リスク回避の動きは少し警戒

さて今はどうでしょうか。

米国経済は好調という見方が主流です。ドルが大きく値崩れするような状況ではありません。

投機筋の動きも見てみましょう。

 

今は若干円の売り越しに傾いていますが、ポジションはほぼ中立に近い形です。昨年の夏に起こったような大規模な円の買戻し・円買は起こりにくいと言えます。

つまり、嵐が吹き荒れた昨年の夏場とは状況が違っているということですね。

出所:内田氏

利上げについても考えてみましょう。昨年7月31日の利上げに関しては6割が織り込み済みという状況でした。

そこそこ利上げが意識されていたが、残りの4割は利上げがないと見ていた。織り込み不足があったことでサプライズ利上げとなり円の買戻し、株の売却を加速させました。

対して、今は先ほどからお話ししているように、利上げは9割まで織り込み済みです。この点においても昨年の夏場とは状況が異なります。

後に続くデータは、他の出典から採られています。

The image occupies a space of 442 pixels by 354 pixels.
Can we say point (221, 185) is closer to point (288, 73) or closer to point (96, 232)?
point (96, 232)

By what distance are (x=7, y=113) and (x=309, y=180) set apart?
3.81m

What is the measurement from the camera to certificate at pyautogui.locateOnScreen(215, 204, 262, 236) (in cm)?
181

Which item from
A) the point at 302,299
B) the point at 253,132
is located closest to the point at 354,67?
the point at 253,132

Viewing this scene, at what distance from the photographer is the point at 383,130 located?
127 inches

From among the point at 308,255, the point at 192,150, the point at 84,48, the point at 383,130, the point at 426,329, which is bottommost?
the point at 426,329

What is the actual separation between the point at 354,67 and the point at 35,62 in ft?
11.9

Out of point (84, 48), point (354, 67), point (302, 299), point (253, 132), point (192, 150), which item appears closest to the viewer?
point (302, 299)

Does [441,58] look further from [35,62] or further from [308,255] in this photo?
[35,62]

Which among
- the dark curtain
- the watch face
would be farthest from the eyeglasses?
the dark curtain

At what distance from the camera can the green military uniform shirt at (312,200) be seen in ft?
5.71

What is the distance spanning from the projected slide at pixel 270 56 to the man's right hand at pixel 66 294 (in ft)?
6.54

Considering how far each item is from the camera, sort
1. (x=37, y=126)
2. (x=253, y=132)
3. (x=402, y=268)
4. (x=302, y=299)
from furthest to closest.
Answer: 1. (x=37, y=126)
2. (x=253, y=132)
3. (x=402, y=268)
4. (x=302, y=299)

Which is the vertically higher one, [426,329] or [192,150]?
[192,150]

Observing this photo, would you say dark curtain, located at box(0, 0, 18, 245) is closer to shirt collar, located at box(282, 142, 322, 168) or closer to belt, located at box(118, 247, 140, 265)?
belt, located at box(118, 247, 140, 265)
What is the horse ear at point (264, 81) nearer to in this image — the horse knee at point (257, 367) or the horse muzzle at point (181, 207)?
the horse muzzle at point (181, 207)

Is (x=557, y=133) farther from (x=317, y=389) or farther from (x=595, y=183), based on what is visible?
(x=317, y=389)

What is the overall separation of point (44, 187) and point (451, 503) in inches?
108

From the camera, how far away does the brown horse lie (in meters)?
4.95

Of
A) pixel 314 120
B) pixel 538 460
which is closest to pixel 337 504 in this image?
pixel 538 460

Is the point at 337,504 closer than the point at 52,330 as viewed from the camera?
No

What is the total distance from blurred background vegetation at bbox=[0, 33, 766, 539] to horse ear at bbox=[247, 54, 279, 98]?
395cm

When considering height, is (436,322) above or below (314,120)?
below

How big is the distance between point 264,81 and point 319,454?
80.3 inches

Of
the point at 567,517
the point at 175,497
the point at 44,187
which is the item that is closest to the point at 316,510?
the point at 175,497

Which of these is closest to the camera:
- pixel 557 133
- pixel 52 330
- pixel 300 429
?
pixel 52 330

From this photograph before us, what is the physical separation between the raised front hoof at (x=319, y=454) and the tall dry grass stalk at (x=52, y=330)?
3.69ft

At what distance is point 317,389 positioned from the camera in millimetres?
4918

利上げに関わる部分で言うと、昨年の夏場利上げによって株価が下がったことにはもう一つ要因がありました。マーケットが7月に入ってからリスク回避に傾きつつある微妙な局面にあったということです。

 

こちらはNVIDIAの株価(青)とVIX指数(赤)の昨年1年の動きをまとめたものです。NVIDIAは相当高い期待値を上回る決算を出し続けていました。そういった動きに陰りが見え始め、7月10日NVIDIAの株価は「ダブルトップ」を付けて下がり始めました。

ダブルトップとは、一度株価が上昇して跳ね返される。跳ね返されたところもう一度反発したが再度跳ね返されて下落に転じるという動きで、下げに転じる典型的な前触れの値動きと考えられています。

NVIDIAが7月10日にダブルトップを形成して以降、米国ではハイテク銘柄を中心に株はやや軟調に推移しました。対してVIX指数、いわゆる恐怖指数は7月に入ってから少しずつ上がり始めています。

このように市場が少しリスク回避に傾きつつある中で日銀のサプライズ利上げが発表されたのです。

では今のVIX指数はどうか。20を超えると要警戒と言われる中、今は少し戻ってきています。とはいえ、それほど低いわけではありません。

つまりは、マーケットが少しリスク回避的な状況に揺れてしまう可能性もある局面と言えます。ですから「なぜあえてこのようなタイミングで日銀は1月利上げをするのか」というクエスチョンマークがますます大きくなるような状況です。

おそらくは、為替の円安を警戒した面が多分にあるのだと思います。そしてこの点は昨年夏場嵐が吹き荒れた時期に少し共通する部分があります。9割は利上げ織り込み済みとはいえ、マーケットが多少リスク回避に動く可能性は警戒した方がよいのではないかと感じています。